TESS Planet Occurrence Rates Reveal the Disappearance of the Radius Valley Around Mid-to-Late M Dwarfs

Abstract

We present the deepest systematic search for planets around mid-to-late M dwarfs to date. We have surveyed 8134 mid-to-late M dwarfs observed by TESS with a custom built pipeline and recover 77 vetted transiting planet candidates. We characterize the sensitivity of our survey via injection-recovery and measure the occurrence rate of planets as a function of orbital period, instellation, and planet radius. We measure a cumulative occurrence rate of $1.10\pm0.16$ planets per star with radii $>1\, R_\oplus$ orbiting within 30 days. This value is consistent with the cumulative occurrence rate around early M dwarfs, making M dwarfs collectively the most prolific hosts of small close-in planets.

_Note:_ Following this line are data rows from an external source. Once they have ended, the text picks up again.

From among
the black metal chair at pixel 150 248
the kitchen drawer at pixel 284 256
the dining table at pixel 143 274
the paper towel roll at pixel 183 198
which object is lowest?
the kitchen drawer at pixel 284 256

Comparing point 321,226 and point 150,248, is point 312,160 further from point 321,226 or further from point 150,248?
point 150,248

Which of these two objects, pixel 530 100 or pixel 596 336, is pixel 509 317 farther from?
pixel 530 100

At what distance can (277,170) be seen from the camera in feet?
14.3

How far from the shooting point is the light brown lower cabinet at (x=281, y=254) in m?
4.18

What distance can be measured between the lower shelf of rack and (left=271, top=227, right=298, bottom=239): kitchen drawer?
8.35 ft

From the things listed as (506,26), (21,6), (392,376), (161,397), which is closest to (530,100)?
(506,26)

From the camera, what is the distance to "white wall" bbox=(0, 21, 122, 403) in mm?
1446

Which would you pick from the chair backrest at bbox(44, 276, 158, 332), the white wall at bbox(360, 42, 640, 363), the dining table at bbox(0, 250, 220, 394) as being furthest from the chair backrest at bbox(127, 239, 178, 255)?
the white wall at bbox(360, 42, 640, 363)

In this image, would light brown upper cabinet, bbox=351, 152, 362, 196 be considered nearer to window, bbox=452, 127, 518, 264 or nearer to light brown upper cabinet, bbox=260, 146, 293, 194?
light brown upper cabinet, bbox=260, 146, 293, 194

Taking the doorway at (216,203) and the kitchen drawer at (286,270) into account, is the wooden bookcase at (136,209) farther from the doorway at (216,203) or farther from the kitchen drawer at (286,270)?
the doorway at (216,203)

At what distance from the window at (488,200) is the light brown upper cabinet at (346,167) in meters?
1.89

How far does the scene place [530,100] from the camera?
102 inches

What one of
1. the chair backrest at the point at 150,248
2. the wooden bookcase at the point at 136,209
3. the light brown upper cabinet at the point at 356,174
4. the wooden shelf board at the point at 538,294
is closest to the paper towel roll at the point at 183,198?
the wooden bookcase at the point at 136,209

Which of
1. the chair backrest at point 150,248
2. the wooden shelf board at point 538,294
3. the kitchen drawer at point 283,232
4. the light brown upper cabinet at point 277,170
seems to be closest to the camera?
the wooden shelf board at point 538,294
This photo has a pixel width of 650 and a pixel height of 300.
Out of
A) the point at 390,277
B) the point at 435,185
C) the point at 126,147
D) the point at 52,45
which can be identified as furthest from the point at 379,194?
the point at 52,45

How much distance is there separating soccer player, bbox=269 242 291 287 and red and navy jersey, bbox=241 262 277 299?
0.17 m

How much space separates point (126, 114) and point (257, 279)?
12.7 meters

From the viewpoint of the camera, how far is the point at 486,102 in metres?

Unlike the bimodal Radius Valley exhibited by close-in planet population around FGK and early M dwarfs, we recover a unimodal planet radius distribution peaking at $1.25\pm0.05 \, R_\oplus$. We additionally find $0.954\pm0.147$ super-Earths and $0.148\pm0.045$ sub-Neptunes per star, with super-Earths outnumbering sub-Neptunes 5.5:1, firmly demonstrating that the Radius Valley disappears around the lowest mass stars. The dearth of sub-Neptunes around mid-to-late M dwarfs is consistent with predictions from water-rich pebble accretion models that predict a fading Radius Valley with decreasing stellar mass. Our results support the emerging idea that the sub-Neptune population around M dwarfs is composed of water-rich worlds. We find no hot Jupiters in our survey and set an upper limit of 0.012 hot Jupiters per mid-to-late M dwarf within 10 days.

Figures (17)

• Figure 1: $M_{K_s}$/$G_{\mathrm{BP}}-G_{\mathrm{RP}}$ color-magnitude diagram of our original target sample, with color cuts plotted with the red dashed lines. Targets hosting TOIs are encircled.
• Figure 2: Distributions of $T_{\mathrm{mag}}$, distance, effective temperatures, radii, masses and of our 8134 targets. The median of each column and row is marked with a dashed red line, which is also reported in the column titles along with each parameters' 16th and 84th percentiles.
• Figure 3: Selected light curves from TICs 98796344 (top) and 328081248 (bottom) respectively after flare removal. The trends recovered by a Gaussian process (top) and median filter (bottom) are overplotted in black, and the transit events in each light curve are highlighted in gold.
• Figure 4: Example in-transit centroid offsets for TOIs 562.01 (left) and 3494.01 (right). The star marker in each panel marks the out-of-transit centroid and the black points mark the relative in-transit centroid positions of each TCE. The contours mark the 1, 2, and $3\sigma$ confidence intervals of the estimated in-transit centroid distribution. TOI-562.01 has a 97% on-target probability and TOI-3494.01 has a 0% on-target probability.
• Figure 5: Injection/recovery maps over each of our six injection recovery target bins that span different TESS magnitudes (columns) and non-rotating (top row) and rotating targets (bottom row) showing our pipeline's sensitivity to transiting planet signals across period--$R_p/R_\star$ space. Each cell in this recursive structure contains at least 50 injected planets with the black grid denoting the boundaries of each cell.